The history of the ethnic conflict in Sri Lanka is one in which both the government and opposition political parties have used majority Sinhalese nationalism as a counter to Tamil demands for recognition as a minority with the right to cultural and linguistic identity. The Tamil demands for autonomy were branded as a demand for a separate state, and federalism was treated as a demand for secession. Any concessions made by the ruling political party were opportunistically treated as concessions to Tamil separatism by the ruling political party to win votes for the opposition. It is easy to rouse nationalist passions among the majority community by saying that it is the only rightful owner of the country and it is under threat and whip up antagonism against the ethnic and religious minorities.

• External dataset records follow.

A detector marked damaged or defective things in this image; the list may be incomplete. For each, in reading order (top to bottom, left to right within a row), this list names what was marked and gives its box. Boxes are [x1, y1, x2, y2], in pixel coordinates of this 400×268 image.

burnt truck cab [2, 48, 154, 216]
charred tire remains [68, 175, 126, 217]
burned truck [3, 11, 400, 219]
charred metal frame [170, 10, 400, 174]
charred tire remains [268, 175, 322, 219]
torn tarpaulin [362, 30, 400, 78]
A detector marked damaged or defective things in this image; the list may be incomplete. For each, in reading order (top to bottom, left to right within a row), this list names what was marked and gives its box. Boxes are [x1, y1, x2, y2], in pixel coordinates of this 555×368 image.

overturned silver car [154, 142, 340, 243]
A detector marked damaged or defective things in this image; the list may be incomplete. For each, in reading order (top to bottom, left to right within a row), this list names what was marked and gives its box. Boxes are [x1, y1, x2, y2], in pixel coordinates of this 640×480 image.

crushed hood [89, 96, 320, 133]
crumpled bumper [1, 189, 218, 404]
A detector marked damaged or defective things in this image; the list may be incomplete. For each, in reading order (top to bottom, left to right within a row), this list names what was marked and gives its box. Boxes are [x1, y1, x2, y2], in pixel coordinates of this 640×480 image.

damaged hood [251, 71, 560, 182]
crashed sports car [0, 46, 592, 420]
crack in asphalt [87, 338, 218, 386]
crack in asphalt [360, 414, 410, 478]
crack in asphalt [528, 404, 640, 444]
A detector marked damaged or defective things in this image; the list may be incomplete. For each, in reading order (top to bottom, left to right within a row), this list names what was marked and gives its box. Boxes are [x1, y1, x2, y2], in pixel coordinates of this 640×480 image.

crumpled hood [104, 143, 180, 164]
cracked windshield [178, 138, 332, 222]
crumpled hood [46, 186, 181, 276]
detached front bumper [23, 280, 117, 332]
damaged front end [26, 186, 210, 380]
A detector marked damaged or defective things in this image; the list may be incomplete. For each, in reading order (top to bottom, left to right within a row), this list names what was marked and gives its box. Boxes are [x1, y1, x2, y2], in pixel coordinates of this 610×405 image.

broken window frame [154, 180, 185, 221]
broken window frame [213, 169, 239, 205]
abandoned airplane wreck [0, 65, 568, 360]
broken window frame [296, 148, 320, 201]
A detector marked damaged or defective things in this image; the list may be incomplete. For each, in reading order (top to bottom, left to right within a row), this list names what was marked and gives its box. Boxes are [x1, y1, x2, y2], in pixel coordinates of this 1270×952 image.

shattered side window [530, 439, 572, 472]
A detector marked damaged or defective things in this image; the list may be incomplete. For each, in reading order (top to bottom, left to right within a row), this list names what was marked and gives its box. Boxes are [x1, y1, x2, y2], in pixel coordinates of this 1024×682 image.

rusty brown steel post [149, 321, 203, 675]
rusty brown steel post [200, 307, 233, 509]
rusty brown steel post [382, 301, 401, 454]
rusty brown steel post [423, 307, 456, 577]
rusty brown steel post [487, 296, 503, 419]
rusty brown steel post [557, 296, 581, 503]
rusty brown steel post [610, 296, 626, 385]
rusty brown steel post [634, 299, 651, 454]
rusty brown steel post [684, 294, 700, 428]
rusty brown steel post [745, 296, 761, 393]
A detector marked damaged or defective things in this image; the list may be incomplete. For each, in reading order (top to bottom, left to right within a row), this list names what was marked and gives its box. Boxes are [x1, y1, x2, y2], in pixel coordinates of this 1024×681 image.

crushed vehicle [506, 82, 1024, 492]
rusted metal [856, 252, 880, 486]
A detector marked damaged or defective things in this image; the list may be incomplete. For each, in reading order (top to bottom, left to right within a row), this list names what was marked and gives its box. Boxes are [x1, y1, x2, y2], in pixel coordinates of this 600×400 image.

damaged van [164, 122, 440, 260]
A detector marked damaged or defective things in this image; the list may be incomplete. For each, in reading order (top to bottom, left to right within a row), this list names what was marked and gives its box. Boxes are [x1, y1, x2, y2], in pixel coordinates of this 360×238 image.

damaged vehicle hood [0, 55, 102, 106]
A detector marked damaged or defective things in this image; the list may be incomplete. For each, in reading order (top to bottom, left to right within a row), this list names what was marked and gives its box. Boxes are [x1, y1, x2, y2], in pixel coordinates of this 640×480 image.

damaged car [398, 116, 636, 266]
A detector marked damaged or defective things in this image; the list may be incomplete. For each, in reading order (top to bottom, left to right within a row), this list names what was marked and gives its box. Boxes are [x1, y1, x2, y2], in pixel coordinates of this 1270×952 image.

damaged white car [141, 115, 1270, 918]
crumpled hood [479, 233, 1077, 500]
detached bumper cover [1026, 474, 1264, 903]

The TNA manifesto and the speeches of its campaigners during the run-up to the election reveal the same rhetoric of politicians in the power of ethnic nationalism to win votes. These include the demands for self determination and the praise for slain LTTE leader Velupillai Prabakaran. This has evoked a reverse response in the two other provinces where elections are being held. In the North Western and Central provinces, the government campaigners have called on the electorate to vote for a strong government and against separation. Tamil nationalist propaganda fuels Sinhala nationalism.

The National Peace Council believes that the increased polarisation in the polity due to the competing nationalisms of the electoral campaign should be overcome soon after the election is over. It would be best for all politicians to abstain from inciting hate against the other. The TNA is today led by enlightened politicians unlike those who led the LTTE. Living in a multi-ethnic and plural society requires compromise and give-and-take for the sake of peace. In a plural society one community or one group cannot decide by itself what it wants to do, even if it is the majority in that region or in the country.

There is no doubt that the provincial council system should be strengthened, not only in the Northern Province, but in the other eight provinces also. There are modifications necessary to ensure that the provincial councils and the central government work harmoniously. There is a need to ensure that the provincial council system is provided with more powers and resources, including land and police powers that are already granted in the 13th Amendment and form a part of the Constitution. Such changes will need to be mutually agreed upon while the principles underlying the 13th Amendment are respected. The provincial councils cannot do this by themselves. They need the cooperation of the central government if they are to achieve their goals of greater devolved power and more resources. We call upon the government and opposition to ensure the spirit of accommodation and trust for such cooperation to be achieved.